··· SUPPLIED PASSAGE

Op ed in the NYT saying what I’ve been saying since forever: Gosheroodie, have you noticed that the history of man is, overall, the history of increasing productivity? And who figured out how to increase productivity? Individual people — you know, part of the population.
Someone’s gotta be having the babies. We all need it. Spend less time and effort sterilizing poor people, and spend more time and effort figuring out how to help everyone live well.
There really is no such thing as a human carrying capacity. We are nothing at all like bacteria in a petri dish.
Why is it that highly trained natural scientists don’t understand this? My experience is likely to be illustrative. Trained as a biologist, I learned the classic mathematics of population growth — that populations must have their limits and must ultimately reach a balance with their environments. Not to think so would be to misunderstand physics: there is only one earth, of course!
It was only after years of research into the ecology of agriculture in China that I reached the point where my observations forced me to see beyond my biologists’s blinders. Unable to explain how populations grew for millenniums while increasing the productivity of the same land, I discovered the agricultural economist Ester Boserup, the antidote to the demographer and economist Thomas Malthus and his theory that population growth tends to outrun the food supply. Her theories of population growth as a driver of land productivity explained the data I was gathering in ways that Malthus could never do. While remaining an ecologist, I became a fellow traveler with those who directly study long-term human-environment relationships — archaeologists, geographers, environmental historians and agricultural economists.
Very happy with that phrase “I became a fellow traveler.” He means that he learned along with people who knew more than he did. And that’s what’s called for here. I am sick to death of rich white westerners leaning back in their sustainable bamboo chairs and telling everyone else to breathe less. Treating humanity itself like the enemy — what could be sicker?
This guy gets it. It’s not about numbers; it’s about people:
The science of human sustenance is inherently a social science. Neither physics nor chemistry nor even biology is adequate to understand how it has been possible for one species to reshape both its own future and the destiny of an entire planet. This is the science of the Anthropocene. The idea that humans must live within the natural environmental limits of our planet denies the realities of our entire history, and most likely the future. Humans are niche creators. We transform ecosystems to sustain ourselves. This is what we do and have always done. Our planet’s human-carrying capacity emerges from the capabilities of our social systems and our technologies more than from any environmental limits.
Two hundred thousand years ago we started down this path. The planet will never be the same. It is time for all of us to wake up to the limits we really face: the social and technological systems that sustain us need improvement.

······
··· RECORDED INFORMATION

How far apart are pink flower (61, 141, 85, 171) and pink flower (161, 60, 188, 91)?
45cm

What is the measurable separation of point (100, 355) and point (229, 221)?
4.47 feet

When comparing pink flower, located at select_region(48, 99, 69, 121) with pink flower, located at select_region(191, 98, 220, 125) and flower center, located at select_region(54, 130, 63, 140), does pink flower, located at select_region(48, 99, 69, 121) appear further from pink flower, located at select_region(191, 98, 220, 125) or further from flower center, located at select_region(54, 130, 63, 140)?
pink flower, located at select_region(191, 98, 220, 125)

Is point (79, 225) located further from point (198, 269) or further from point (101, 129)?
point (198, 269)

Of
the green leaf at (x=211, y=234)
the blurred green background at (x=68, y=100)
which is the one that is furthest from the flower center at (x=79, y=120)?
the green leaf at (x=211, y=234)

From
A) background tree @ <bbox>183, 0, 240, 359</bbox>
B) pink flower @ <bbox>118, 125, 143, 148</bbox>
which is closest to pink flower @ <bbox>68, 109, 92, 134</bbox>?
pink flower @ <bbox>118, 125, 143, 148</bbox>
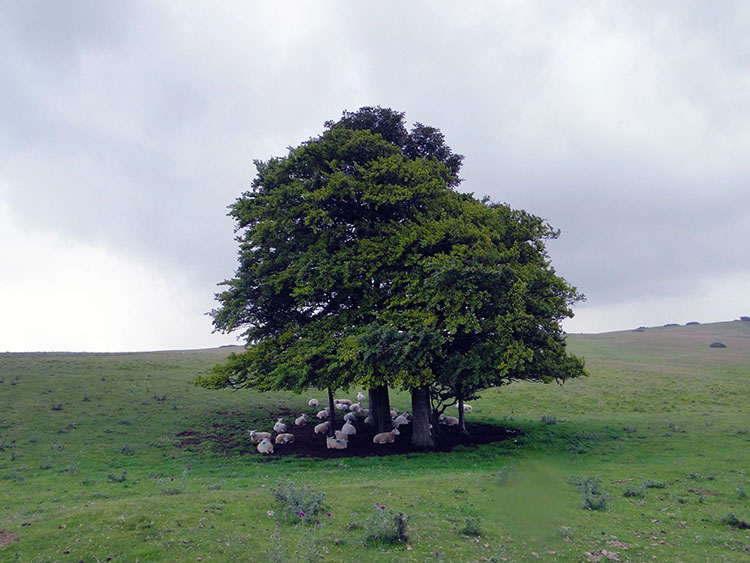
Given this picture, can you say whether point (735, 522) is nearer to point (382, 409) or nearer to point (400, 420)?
point (382, 409)

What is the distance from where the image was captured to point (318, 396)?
4112cm

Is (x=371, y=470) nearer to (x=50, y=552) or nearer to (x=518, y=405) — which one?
(x=50, y=552)

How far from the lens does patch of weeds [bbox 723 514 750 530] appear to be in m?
11.7

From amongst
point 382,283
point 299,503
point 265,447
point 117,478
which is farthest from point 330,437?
point 299,503

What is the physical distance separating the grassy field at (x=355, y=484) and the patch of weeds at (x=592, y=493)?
7 centimetres

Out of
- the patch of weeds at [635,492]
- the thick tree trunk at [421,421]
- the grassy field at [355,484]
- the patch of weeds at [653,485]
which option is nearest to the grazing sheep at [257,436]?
the grassy field at [355,484]

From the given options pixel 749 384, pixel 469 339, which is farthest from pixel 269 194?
pixel 749 384

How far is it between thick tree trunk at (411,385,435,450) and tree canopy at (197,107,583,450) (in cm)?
63

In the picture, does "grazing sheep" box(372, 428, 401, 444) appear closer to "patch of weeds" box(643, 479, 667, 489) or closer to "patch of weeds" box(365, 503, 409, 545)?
"patch of weeds" box(643, 479, 667, 489)

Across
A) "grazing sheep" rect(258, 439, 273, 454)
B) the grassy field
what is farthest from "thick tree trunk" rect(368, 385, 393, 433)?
"grazing sheep" rect(258, 439, 273, 454)

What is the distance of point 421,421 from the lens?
24766 millimetres

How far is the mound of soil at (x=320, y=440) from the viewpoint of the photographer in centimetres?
2325

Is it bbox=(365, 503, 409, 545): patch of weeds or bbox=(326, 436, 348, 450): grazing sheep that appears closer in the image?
bbox=(365, 503, 409, 545): patch of weeds

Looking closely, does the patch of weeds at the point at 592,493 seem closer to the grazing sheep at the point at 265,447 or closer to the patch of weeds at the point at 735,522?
the patch of weeds at the point at 735,522
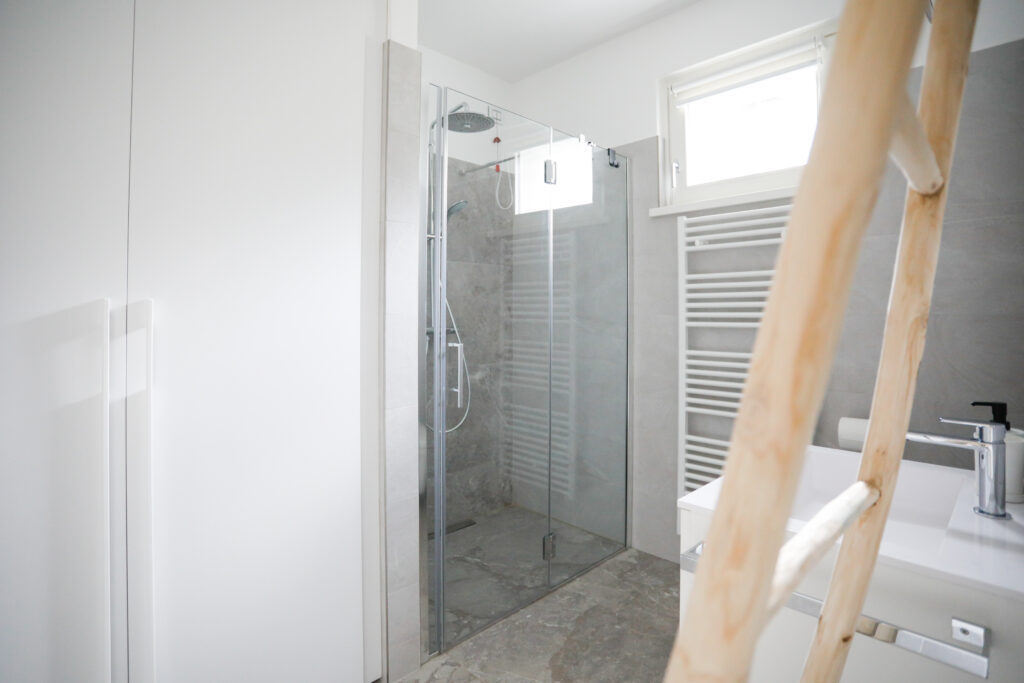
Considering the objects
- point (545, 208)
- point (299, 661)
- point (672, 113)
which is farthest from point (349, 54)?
point (299, 661)

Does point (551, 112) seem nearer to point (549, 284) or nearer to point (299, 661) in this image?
point (549, 284)

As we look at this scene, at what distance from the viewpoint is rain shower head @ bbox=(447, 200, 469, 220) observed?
190cm

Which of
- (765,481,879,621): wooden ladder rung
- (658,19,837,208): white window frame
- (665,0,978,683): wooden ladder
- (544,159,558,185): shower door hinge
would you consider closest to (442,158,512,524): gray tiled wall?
(544,159,558,185): shower door hinge

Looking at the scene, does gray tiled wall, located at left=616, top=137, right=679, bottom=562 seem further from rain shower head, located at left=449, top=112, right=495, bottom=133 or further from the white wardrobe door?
the white wardrobe door

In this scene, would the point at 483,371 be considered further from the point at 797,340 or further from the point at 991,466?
the point at 797,340

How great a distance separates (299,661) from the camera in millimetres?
1513

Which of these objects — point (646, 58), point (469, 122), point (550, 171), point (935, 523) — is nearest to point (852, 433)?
point (935, 523)

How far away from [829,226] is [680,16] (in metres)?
2.61

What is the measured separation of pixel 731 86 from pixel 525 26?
1009 millimetres

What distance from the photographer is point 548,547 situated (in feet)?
7.64

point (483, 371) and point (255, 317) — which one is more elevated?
point (255, 317)

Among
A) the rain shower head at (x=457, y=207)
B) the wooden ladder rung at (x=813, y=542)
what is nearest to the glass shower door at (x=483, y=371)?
the rain shower head at (x=457, y=207)

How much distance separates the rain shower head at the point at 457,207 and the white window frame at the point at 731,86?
1.05m

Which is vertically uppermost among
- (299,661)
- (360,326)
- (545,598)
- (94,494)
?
(360,326)
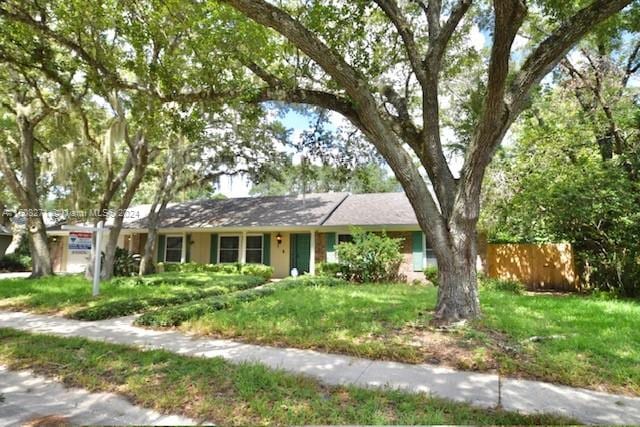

······

• PROBLEM DETAILS:
Reproduce verbatim the stretch of the post on human carrying capacity from "Someone’s gotta be" through "earth, of course!".

• TASK RESULT:
Someone’s gotta be having the babies. We all need it. Spend less time and effort sterilizing poor people, and spend more time and effort figuring out how to help everyone live well.
There really is no such thing as a human carrying capacity. We are nothing at all like bacteria in a petri dish.
Why is it that highly trained natural scientists don’t understand this? My experience is likely to be illustrative. Trained as a biologist, I learned the classic mathematics of population growth — that populations must have their limits and must ultimately reach a balance with their environments. Not to think so would be to misunderstand physics: there is only one earth, of course!